Your objective:
Repeat each entry in full, exactly.

Listed records:
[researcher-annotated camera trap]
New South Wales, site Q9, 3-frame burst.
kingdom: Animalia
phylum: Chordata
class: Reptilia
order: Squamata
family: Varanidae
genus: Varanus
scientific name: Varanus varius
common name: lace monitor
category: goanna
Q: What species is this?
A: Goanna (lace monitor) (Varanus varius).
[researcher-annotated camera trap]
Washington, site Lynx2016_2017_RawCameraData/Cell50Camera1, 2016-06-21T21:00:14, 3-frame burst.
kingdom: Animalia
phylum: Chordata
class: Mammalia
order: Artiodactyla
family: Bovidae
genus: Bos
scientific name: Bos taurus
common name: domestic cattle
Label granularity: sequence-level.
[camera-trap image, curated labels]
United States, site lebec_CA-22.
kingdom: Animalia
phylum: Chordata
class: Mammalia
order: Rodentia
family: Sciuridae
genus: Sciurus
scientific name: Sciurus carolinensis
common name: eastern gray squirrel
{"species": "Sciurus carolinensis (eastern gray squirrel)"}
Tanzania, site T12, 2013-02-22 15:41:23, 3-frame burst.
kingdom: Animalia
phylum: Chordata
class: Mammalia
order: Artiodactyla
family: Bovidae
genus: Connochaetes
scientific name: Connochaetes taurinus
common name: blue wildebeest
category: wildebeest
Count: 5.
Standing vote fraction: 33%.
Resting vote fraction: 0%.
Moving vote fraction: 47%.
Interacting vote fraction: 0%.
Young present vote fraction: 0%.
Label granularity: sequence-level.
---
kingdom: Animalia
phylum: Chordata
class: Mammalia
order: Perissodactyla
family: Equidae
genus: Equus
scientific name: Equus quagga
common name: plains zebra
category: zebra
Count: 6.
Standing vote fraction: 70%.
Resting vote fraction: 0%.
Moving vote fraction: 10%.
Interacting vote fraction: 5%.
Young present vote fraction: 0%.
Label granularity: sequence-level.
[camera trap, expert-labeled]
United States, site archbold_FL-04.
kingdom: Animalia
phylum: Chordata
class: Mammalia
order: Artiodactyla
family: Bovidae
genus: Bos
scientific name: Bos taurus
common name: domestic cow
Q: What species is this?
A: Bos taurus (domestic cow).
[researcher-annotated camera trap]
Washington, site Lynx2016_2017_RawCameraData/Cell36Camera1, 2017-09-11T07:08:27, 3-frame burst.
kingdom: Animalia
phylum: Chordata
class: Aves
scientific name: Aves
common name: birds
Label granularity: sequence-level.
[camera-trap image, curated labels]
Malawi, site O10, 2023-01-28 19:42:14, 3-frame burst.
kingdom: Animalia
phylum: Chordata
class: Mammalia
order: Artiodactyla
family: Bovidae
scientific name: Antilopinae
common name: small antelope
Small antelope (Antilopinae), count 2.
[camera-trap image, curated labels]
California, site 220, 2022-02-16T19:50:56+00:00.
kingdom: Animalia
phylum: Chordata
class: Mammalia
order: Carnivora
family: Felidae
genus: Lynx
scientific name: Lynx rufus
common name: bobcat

Problem solution:
[researcher-annotated camera trap]
New South Wales, site Q9, 3-frame burst.
kingdom: Animalia
phylum: Chordata
class: Reptilia
order: Squamata
family: Varanidae
genus: Varanus
scientific name: Varanus varius
common name: lace monitor
category: goanna
Q: What species is this?
A: Goanna (lace monitor) (Varanus varius).
[researcher-annotated camera trap]
Washington, site Lynx2016_2017_RawCameraData/Cell50Camera1, 2016-06-21T21:00:14, 3-frame burst.
kingdom: Animalia
phylum: Chordata
class: Mammalia
order: Artiodactyla
family: Bovidae
genus: Bos
scientific name: Bos taurus
common name: domestic cattle
Label granularity: sequence-level.
[camera-trap image, curated labels]
United States, site lebec_CA-22.
kingdom: Animalia
phylum: Chordata
class: Mammalia
order: Rodentia
family: Sciuridae
genus: Sciurus
scientific name: Sciurus carolinensis
common name: eastern gray squirrel
{"species": "Sciurus carolinensis (eastern gray squirrel)"}
Tanzania, site T12, 2013-02-22 15:41:23, 3-frame burst.
kingdom: Animalia
phylum: Chordata
class: Mammalia
order: Artiodactyla
family: Bovidae
genus: Connochaetes
scientific name: Connochaetes taurinus
common name: blue wildebeest
category: wildebeest
Count: 5.
Standing vote fraction: 33%.
Resting vote fraction: 0%.
Moving vote fraction: 47%.
Interacting vote fraction: 0%.
Young present vote fraction: 0%.
Label granularity: sequence-level.
---
kingdom: Animalia
phylum: Chordata
class: Mammalia
order: Perissodactyla
family: Equidae
genus: Equus
scientific name: Equus quagga
common name: plains zebra
category: zebra
Count: 6.
Standing vote fraction: 70%.
Resting vote fraction: 0%.
Moving vote fraction: 10%.
Interacting vote fraction: 5%.
Young present vote fraction: 0%.
Label granularity: sequence-level.
[camera trap, expert-labeled]
United States, site archbold_FL-04.
kingdom: Animalia
phylum: Chordata
class: Mammalia
order: Artiodactyla
family: Bovidae
genus: Bos
scientific name: Bos taurus
common name: domestic cow
Q: What species is this?
A: Bos taurus (domestic cow).
[researcher-annotated camera trap]
Washington, site Lynx2016_2017_RawCameraData/Cell36Camera1, 2017-09-11T07:08:27, 3-frame burst.
kingdom: Animalia
phylum: Chordata
class: Aves
scientific name: Aves
common name: birds
Label granularity: sequence-level.
[camera-trap image, curated labels]
Malawi, site O10, 2023-01-28 19:42:14, 3-frame burst.
kingdom: Animalia
phylum: Chordata
class: Mammalia
order: Artiodactyla
family: Bovidae
scientific name: Antilopinae
common name: small antelope
Small antelope (Antilopinae), count 2.
[camera-trap image, curated labels]
California, site 220, 2022-02-16T19:50:56+00:00.
kingdom: Animalia
phylum: Chordata
class: Mammalia
order: Carnivora
family: Felidae
genus: Lynx
scientific name: Lynx rufus
common name: bobcat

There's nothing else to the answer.